» **Exercise material**
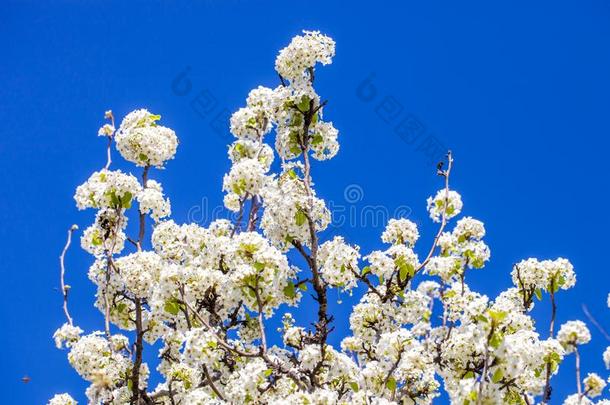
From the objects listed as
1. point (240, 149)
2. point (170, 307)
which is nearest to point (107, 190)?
point (240, 149)

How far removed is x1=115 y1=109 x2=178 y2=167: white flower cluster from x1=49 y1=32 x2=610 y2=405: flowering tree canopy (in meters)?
0.02

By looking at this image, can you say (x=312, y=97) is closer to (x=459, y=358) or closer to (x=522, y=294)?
(x=459, y=358)

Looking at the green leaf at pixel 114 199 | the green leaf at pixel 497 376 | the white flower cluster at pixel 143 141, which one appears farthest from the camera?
the white flower cluster at pixel 143 141

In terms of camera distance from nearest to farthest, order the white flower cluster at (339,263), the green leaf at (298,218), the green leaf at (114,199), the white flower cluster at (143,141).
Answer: the green leaf at (298,218) → the white flower cluster at (339,263) → the green leaf at (114,199) → the white flower cluster at (143,141)

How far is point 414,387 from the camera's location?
11.3 m

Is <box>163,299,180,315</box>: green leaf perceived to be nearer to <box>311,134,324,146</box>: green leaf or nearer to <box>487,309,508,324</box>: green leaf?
<box>311,134,324,146</box>: green leaf

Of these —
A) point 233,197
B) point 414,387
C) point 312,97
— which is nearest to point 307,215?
point 312,97

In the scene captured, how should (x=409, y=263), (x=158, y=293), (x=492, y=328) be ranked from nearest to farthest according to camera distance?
(x=492, y=328)
(x=158, y=293)
(x=409, y=263)

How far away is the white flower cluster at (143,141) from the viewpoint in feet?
37.9

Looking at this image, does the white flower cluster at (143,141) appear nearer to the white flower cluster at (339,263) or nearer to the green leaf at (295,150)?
the green leaf at (295,150)

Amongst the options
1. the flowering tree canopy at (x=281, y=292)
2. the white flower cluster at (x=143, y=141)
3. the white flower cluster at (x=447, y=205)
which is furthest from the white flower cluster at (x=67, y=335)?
the white flower cluster at (x=447, y=205)

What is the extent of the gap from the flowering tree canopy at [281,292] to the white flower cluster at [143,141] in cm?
2

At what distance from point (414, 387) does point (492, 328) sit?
392 cm

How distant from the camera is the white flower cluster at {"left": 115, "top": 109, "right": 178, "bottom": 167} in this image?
11.6 m
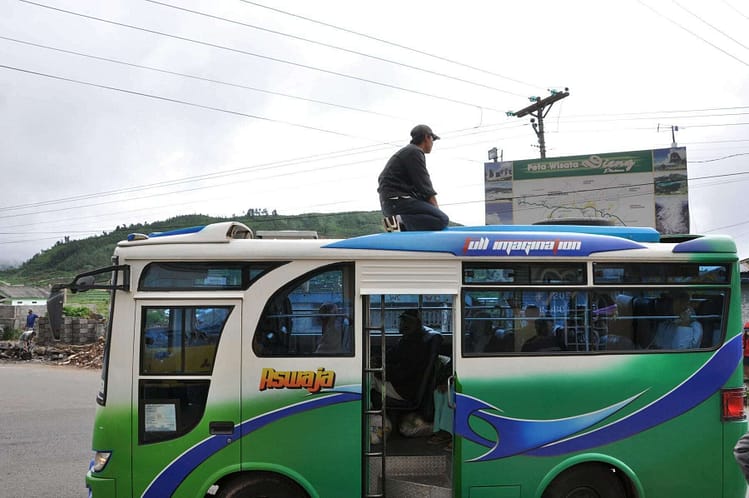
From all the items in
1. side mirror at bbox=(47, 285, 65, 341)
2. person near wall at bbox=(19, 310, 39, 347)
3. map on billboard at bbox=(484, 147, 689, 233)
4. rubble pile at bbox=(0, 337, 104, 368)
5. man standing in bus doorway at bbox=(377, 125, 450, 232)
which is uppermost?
map on billboard at bbox=(484, 147, 689, 233)

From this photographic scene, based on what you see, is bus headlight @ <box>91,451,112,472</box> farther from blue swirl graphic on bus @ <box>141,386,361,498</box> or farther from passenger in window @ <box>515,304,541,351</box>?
passenger in window @ <box>515,304,541,351</box>

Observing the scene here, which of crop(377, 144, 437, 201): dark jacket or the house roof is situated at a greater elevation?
crop(377, 144, 437, 201): dark jacket

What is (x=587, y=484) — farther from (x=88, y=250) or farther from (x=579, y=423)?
(x=88, y=250)

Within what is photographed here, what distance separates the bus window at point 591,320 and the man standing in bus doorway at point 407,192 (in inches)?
39.7

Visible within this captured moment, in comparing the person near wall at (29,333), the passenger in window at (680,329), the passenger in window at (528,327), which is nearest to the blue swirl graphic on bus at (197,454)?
the passenger in window at (528,327)

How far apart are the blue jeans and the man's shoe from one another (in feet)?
0.16

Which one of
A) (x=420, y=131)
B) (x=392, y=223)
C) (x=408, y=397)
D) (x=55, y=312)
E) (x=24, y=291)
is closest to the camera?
(x=55, y=312)

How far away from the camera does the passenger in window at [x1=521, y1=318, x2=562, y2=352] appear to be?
5.03m

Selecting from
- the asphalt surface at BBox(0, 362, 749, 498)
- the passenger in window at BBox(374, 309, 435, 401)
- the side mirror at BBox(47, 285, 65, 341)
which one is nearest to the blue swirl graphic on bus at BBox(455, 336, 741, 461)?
the passenger in window at BBox(374, 309, 435, 401)

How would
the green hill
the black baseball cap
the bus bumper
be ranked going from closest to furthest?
the bus bumper → the black baseball cap → the green hill

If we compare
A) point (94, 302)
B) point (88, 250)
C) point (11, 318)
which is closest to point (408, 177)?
point (11, 318)

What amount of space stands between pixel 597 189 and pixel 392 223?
2560 centimetres

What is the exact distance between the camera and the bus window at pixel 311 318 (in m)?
4.79

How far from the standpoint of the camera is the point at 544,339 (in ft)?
16.6
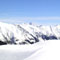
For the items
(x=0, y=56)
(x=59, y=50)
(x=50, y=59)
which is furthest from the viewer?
(x=0, y=56)

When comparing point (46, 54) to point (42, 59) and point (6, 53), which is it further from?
point (6, 53)

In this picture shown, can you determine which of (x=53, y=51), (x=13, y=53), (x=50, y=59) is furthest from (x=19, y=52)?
(x=50, y=59)

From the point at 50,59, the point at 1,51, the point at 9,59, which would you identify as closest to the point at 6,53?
the point at 1,51

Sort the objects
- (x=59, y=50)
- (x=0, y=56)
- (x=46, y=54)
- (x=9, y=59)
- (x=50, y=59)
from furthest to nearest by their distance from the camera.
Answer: (x=0, y=56) → (x=9, y=59) → (x=59, y=50) → (x=46, y=54) → (x=50, y=59)

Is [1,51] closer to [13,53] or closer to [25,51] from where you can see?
[13,53]

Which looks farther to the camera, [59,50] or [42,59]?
[59,50]

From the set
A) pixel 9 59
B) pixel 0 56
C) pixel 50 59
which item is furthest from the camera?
pixel 0 56

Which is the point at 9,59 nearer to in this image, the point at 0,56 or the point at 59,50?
the point at 0,56

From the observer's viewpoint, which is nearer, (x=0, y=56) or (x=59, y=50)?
(x=59, y=50)

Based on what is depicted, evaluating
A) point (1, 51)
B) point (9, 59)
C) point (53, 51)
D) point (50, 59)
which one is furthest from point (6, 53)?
point (50, 59)
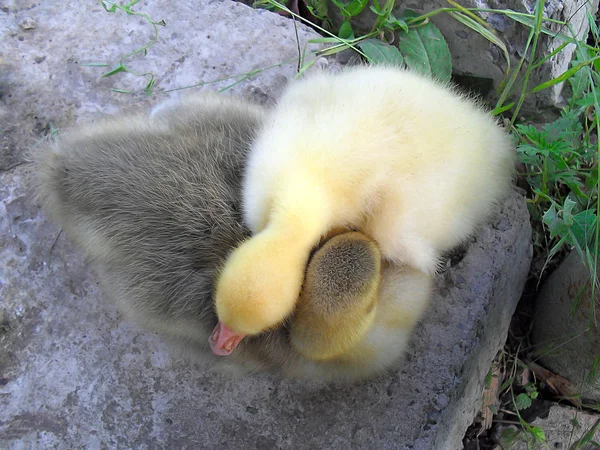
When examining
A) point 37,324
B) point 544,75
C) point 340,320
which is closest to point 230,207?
point 340,320

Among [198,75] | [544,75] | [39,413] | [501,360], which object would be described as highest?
[544,75]

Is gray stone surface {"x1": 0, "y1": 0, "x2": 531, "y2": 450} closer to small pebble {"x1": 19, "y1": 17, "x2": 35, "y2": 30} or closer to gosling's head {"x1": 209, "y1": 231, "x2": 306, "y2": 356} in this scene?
small pebble {"x1": 19, "y1": 17, "x2": 35, "y2": 30}

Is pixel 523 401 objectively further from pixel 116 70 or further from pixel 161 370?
pixel 116 70

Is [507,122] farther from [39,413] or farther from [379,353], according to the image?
[39,413]

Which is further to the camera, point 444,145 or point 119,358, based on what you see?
point 119,358

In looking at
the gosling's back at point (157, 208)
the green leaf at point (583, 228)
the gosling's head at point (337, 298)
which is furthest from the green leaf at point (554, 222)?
the gosling's back at point (157, 208)

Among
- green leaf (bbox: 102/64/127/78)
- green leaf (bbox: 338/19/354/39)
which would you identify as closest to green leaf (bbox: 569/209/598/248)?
green leaf (bbox: 338/19/354/39)

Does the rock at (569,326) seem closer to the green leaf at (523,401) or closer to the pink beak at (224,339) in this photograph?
the green leaf at (523,401)
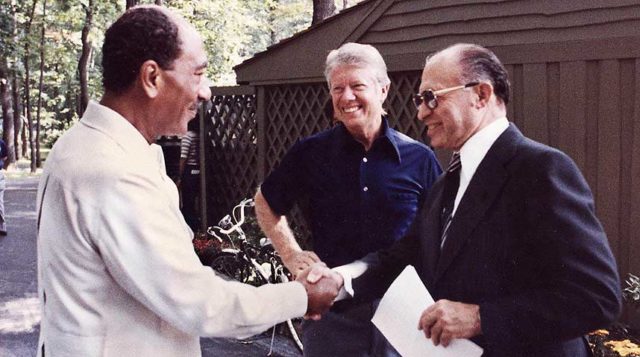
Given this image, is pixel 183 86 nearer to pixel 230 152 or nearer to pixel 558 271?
pixel 558 271

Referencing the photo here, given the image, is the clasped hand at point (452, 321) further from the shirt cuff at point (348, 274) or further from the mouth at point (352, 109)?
the mouth at point (352, 109)

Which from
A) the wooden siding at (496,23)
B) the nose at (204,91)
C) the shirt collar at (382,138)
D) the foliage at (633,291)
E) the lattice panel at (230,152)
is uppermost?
the wooden siding at (496,23)

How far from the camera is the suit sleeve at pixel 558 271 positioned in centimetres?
209

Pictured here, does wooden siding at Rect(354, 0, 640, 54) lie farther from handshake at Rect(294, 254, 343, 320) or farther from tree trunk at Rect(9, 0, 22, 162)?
tree trunk at Rect(9, 0, 22, 162)

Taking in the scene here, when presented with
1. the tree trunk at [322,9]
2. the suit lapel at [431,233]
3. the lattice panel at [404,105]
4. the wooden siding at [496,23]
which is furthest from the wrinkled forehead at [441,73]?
the tree trunk at [322,9]

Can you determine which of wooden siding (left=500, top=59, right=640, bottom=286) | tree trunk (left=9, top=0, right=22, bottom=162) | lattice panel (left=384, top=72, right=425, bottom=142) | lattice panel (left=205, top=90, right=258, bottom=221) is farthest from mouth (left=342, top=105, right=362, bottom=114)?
tree trunk (left=9, top=0, right=22, bottom=162)

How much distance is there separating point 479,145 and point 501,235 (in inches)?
13.2

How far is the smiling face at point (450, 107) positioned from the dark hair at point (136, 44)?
91 cm

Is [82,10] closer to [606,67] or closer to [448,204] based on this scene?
[606,67]

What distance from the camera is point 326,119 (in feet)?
32.2

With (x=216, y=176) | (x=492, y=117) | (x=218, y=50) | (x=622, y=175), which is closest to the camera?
(x=492, y=117)

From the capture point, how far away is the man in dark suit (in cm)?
211

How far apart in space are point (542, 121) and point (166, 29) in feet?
19.2

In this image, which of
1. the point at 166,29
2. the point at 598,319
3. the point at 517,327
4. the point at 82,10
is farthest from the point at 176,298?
the point at 82,10
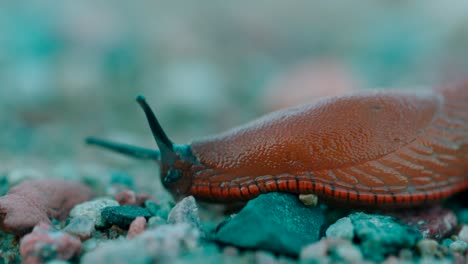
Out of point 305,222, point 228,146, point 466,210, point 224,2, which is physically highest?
point 224,2

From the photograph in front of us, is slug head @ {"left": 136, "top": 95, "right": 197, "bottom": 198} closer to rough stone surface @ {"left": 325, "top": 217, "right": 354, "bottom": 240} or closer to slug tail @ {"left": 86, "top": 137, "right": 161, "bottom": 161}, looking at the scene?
slug tail @ {"left": 86, "top": 137, "right": 161, "bottom": 161}

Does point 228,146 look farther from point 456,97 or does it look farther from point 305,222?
→ point 456,97

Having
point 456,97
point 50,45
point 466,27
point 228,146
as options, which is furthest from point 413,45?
point 228,146

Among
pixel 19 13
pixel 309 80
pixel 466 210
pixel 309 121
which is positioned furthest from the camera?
pixel 19 13

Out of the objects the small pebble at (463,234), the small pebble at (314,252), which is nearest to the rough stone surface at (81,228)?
the small pebble at (314,252)

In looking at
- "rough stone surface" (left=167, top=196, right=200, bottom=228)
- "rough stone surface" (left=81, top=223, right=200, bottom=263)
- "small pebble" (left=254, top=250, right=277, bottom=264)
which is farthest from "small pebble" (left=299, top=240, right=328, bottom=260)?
"rough stone surface" (left=167, top=196, right=200, bottom=228)

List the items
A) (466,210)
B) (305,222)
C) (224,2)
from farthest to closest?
(224,2) → (466,210) → (305,222)
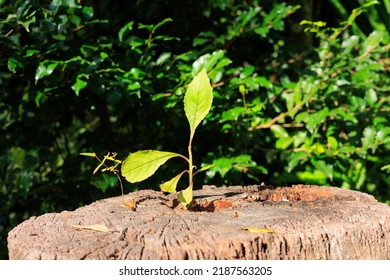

» **Problem description**
Put everything from the line containing "Out of the objects" down to the end of the listing above into a Markdown table with the columns Row and Line. Skip blank lines and leave out any pictures.

» **The output**
| Row | Line |
|---|---|
| 1 | Out of the objects the small pebble at (463,234), the small pebble at (314,252), which is nearest to the rough stone surface at (81,228)? |
| 2 | the small pebble at (314,252) |
| 3 | In looking at |
| 4 | - "rough stone surface" (left=167, top=196, right=200, bottom=228) |
| 5 | - "rough stone surface" (left=81, top=223, right=200, bottom=263) |
| 6 | - "small pebble" (left=254, top=250, right=277, bottom=264) |
| 7 | which is farthest from "small pebble" (left=299, top=240, right=328, bottom=260)? |
| 8 | "rough stone surface" (left=167, top=196, right=200, bottom=228) |
| 9 | List the items |
| 10 | A) (466,210) |
| 11 | B) (305,222) |
| 12 | C) (224,2) |
| 13 | from farthest to closest? |
| 14 | (224,2) → (466,210) → (305,222) |